Desde menino, entro em delírio quando tenho febre, já tenho prática. Aliás, sou bom nisso e o pessoal da clínica que freqüentei com bastante assiduidade alguns anos e que chegou a ser uma espécie de segundo lar, me garantiu que nunca lá se hospitalizou tão bom alucinado quanto eu. Uma seleção de meus melhores momentos alucinatórios, se pudesse ser gravada em DVD, provavelmente teria grande saída, com destaque para o jogão do Vasco que vi na parede, o musical colorido que fiz com a turma do Casseta e Planeta (e do qual despertei havendo entusiasticamente puxado fora a sonda que me tinham enfiado no duodeno através do nariz, vocês não sabem o que é botar essa sonda duas vezes) e a cena de filme de campo de concentração nazista durante a qual insultei em inglês um médico que me parecia vestido de Dr. Mengele. Mas isso foi numa mera pancreatite quase fatal, nada que se comparasse a esta gripe. O mínimo que me aconteceu desta vez foi um pesadelo que me atormentou durante umas três ou quatro horas, no qual meu computador abria uma boca crocodilesca, cheia de ícones assombrados no lugar de dentes, tentando me devorar, em carreirões atarantados pelo quarto. Pode parecer engraçado, mas asseguro que não foi.

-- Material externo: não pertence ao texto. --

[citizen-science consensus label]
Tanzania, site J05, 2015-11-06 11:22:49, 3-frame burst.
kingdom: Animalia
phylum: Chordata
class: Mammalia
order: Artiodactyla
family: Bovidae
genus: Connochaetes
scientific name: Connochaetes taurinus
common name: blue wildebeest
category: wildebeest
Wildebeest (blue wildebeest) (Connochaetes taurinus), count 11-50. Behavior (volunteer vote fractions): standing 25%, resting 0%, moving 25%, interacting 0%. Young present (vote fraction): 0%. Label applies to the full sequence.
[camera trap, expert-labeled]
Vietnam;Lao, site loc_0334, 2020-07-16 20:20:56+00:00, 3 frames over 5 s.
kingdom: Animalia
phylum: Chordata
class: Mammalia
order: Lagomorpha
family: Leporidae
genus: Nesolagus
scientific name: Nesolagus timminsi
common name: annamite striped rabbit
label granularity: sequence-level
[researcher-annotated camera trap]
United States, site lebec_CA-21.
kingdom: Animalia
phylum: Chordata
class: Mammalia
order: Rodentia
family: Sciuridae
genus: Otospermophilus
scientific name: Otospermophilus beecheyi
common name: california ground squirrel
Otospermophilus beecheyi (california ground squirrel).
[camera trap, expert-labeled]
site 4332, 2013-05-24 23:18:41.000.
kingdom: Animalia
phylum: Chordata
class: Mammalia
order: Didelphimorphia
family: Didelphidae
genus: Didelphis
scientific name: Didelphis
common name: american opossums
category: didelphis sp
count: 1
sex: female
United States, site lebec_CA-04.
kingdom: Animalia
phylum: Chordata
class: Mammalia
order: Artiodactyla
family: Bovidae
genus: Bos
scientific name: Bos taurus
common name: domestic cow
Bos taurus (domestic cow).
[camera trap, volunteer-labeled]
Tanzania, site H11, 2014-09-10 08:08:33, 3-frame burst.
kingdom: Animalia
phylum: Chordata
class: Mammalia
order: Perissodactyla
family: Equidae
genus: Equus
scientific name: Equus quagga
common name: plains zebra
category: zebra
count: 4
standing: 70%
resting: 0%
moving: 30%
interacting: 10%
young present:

Claro, houve suspeita de pneumonia, fui radiografado, é só a gripe mesmo. E não estou narrando toda esta desdita somente porque, ainda desta feita, é impossível pensar em outra coisa. Acredito estar prestando um serviço público, ao exortar meus companheiros e companheiras anciões a que participem da campanha de vacinação que, informou a reportagem citada, será novamente empreendida pelo governo. Sim, devemos confiar, eu também vou me vacinar. Vale tudo para não enfrentar essa gripe, podem ter certeza. E, justiça seja feita, nenhum ministro até agora falou em eutanásia participativa ou num programa Velhos Zero. Acho que, até mesmo devido à gorada iniciativa do Ministério da Previdência nessa área, isso ainda é coisa para mais pelo menos uns dois anos.